**Page extract:**
____

Chapter 3: Classification of Elements and Periodicity in Properties Case Study Questions | chemistry Class 11 CBSE

Case Study

Passage with linked questions

Case Set

Case Set 1

Case Analysis

Passage

A chemistry teacher shows her class a graph plotting atomic radius (in pm) against atomic number for elements of Period 2 and Period 3. The graph shows a clear downward trend within each period, with a sharp jump at the beginning of each new period. She points out that lithium has an atomic radius of 152 pm while fluorine has only 64 pm, and that sodium (186 pm) is much larger than lithium despite being in the same group but the period below. She then asks students to use the concepts of effective nuclear charge and shielding to explain these observations, and to predict the relative sizes of the ions formed when sodium and fluorine react to form sodium fluoride.

Question 1: Why does atomic radius decrease from lithium (152 pm) to fluorine (64 pm) across Period 2?

Across a period, electrons are added to the same principal energy level (n=2) while the nuclear charge increases with each element from Li (Z=3) to F (Z=9).
The increasing nuclear charge pulls all electrons in the same shell closer to the nucleus; the shielding by inner core electrons (1s2) remains nearly constant and does not compensate for the rising nuclear charge.
As a result, effective nuclear charge experienced by the outermost electrons increases across the period, contracting the electron cloud and reducing atomic radius progressively.

Question 2: Why is sodium (186 pm) larger than lithium (152 pm) even though sodium has a higher atomic number?

Sodium is in Period 3 (n=3) while lithium is in Period 2 (n=2); sodium's valence electron occupies the 3s orbital, which is a higher principal energy level farther from the nucleus than lithium's 2s orbital.
As we descend Group 1, each successive element adds a new principal energy level; inner electrons of the additional shell shield the outer electron from nuclear attraction, increasing atomic radius.
The combined effect of a higher principal quantum number and increased shielding by inner electrons outweighs the increase in nuclear charge, so sodium is larger than lithium.

Question 3: Predict the relative sizes of Na+, Na, F, and F- ions and atoms formed when sodium fluoride is produced, and explain the trend using nuclear charge and electron count.

Na has atomic radius 186 pm; when Na loses one electron to form Na+, the remaining 10 electrons are pulled more strongly by the same nuclear charge (Z=11), so Na+ (ionic radius ~95 pm) is much smaller than Na.
F has atomic radius 64 pm; when F gains one electron to form F-, the 10 electrons experience increased electron-electron repulsion with the same nuclear charge (Z=9), so F- (ionic radius ~136 pm) is larger than F.

____

**Extracted entries:**
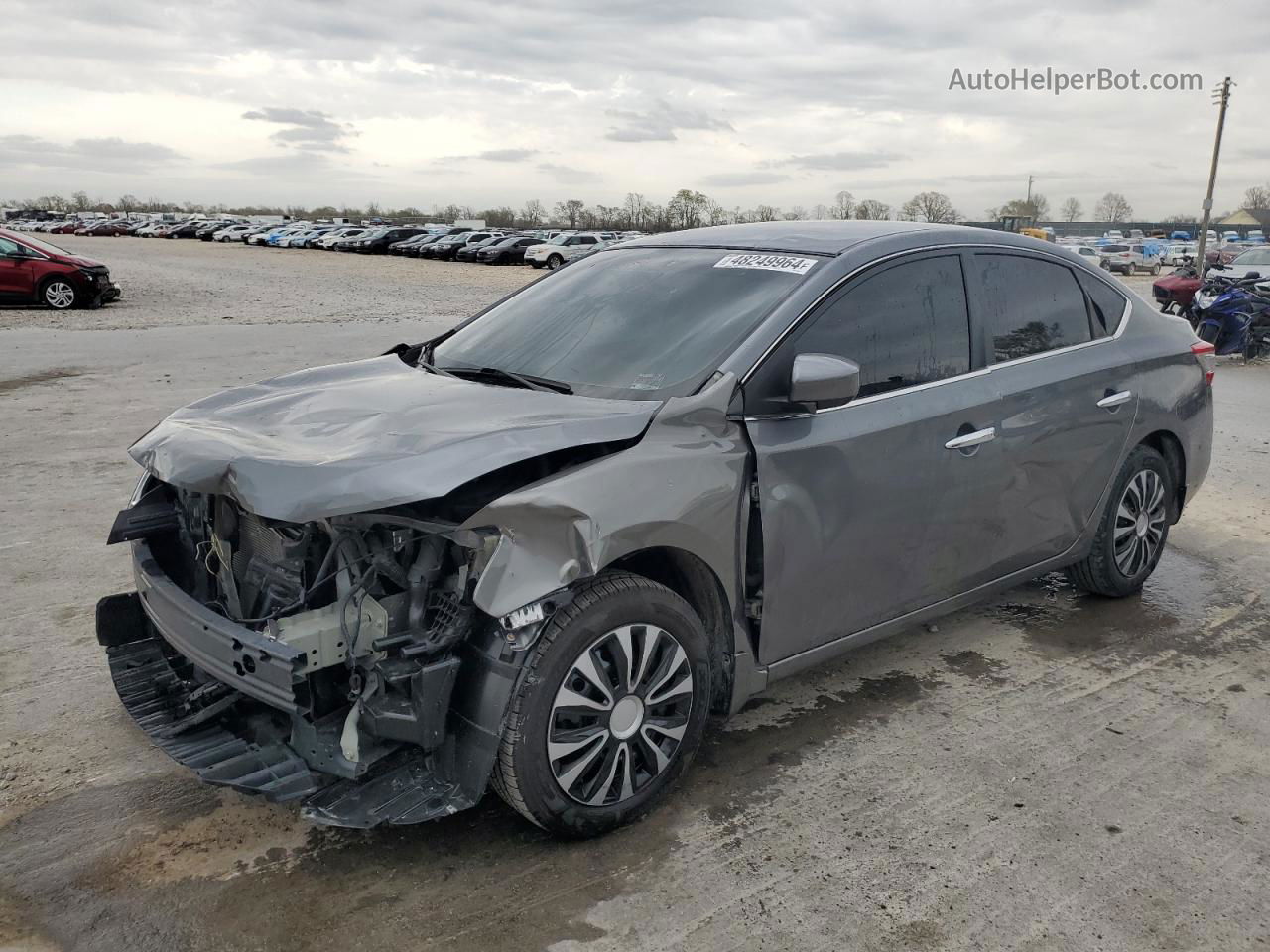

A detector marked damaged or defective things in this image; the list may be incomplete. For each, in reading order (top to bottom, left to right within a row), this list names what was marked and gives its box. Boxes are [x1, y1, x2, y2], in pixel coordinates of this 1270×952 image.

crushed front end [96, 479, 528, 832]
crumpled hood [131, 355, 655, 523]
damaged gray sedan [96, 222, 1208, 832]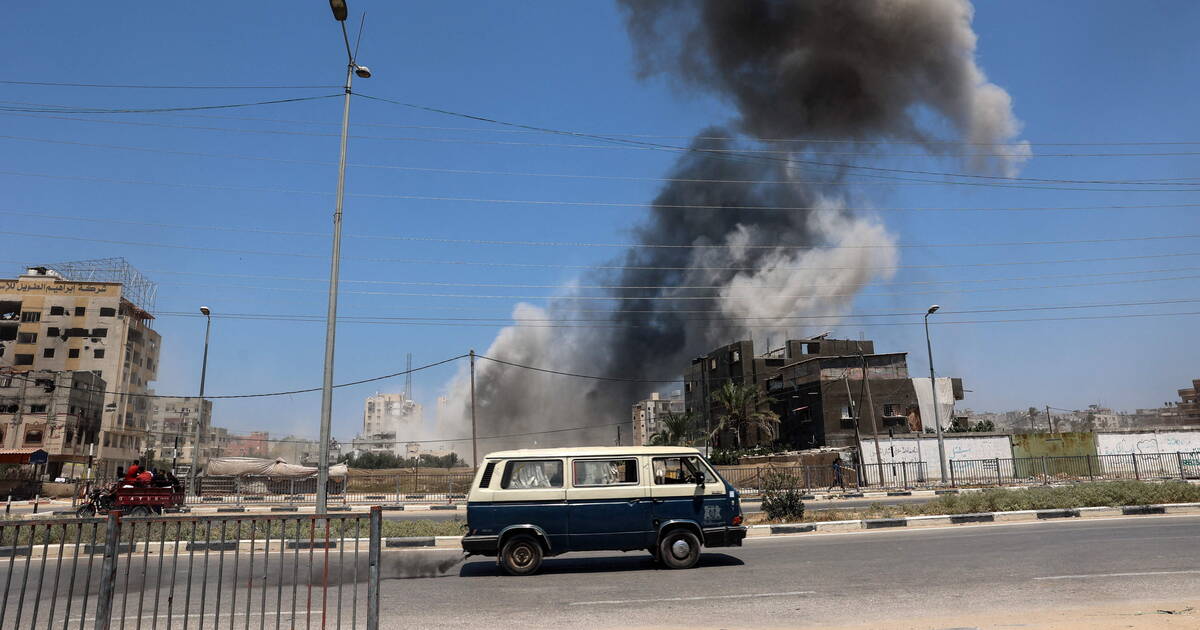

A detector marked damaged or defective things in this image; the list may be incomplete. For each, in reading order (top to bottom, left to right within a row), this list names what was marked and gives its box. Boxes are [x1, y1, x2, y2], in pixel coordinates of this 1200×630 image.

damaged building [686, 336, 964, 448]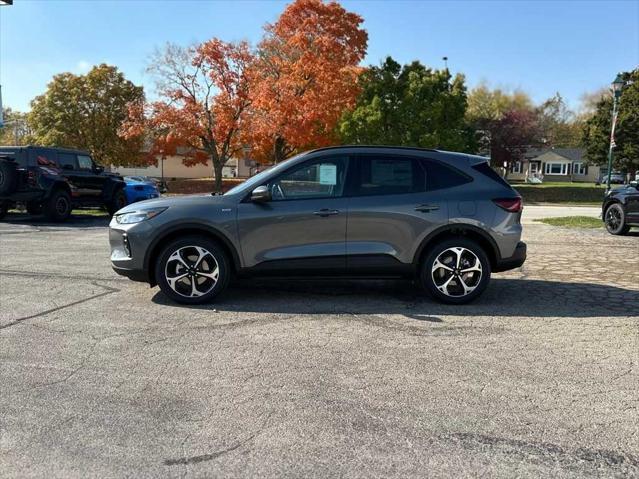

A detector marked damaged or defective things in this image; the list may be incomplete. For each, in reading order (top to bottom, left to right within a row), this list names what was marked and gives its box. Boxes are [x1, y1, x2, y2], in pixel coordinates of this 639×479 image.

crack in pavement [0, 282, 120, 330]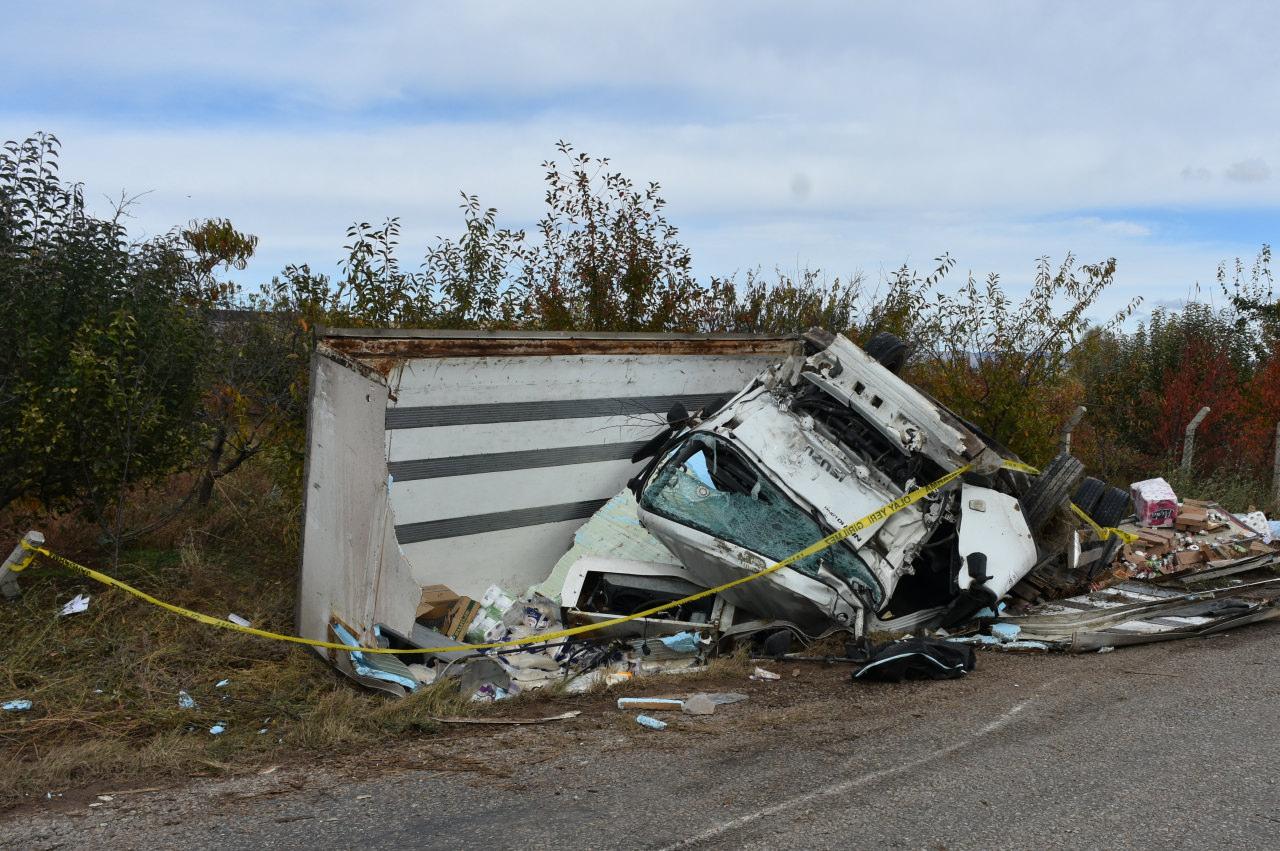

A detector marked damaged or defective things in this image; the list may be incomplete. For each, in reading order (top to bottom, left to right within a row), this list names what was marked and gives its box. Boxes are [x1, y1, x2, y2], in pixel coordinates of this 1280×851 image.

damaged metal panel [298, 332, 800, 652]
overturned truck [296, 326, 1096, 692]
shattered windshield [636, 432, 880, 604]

____

**Using the information:**
1. In the passage on atomic radius, rewrite everything from "The increasing nuclear" down to "atomic radius progressively.", changing "electron cloud" to "electron shell".
2. Answer these questions from the passage on atomic radius:
(a) What atomic radius does the passage give for fluorine?
(b) Which orbital does sodium's valence electron occupy?
(c) What ionic radius is given for F-?
The listing has no connection to the passage on atomic radius.

**Answers in order:**
1.
The increasing nuclear charge pulls all electrons in the same shell closer to the nucleus; the shielding by inner core electrons (1s2) remains nearly constant and does not compensate for the rising nuclear charge.
As a result, effective nuclear charge experienced by the outermost electrons increases across the period, contracting the electron shell and reducing atomic radius progressively.

2.
(a) 64 pm
(b) The 3s orbital
(c) About 136 pm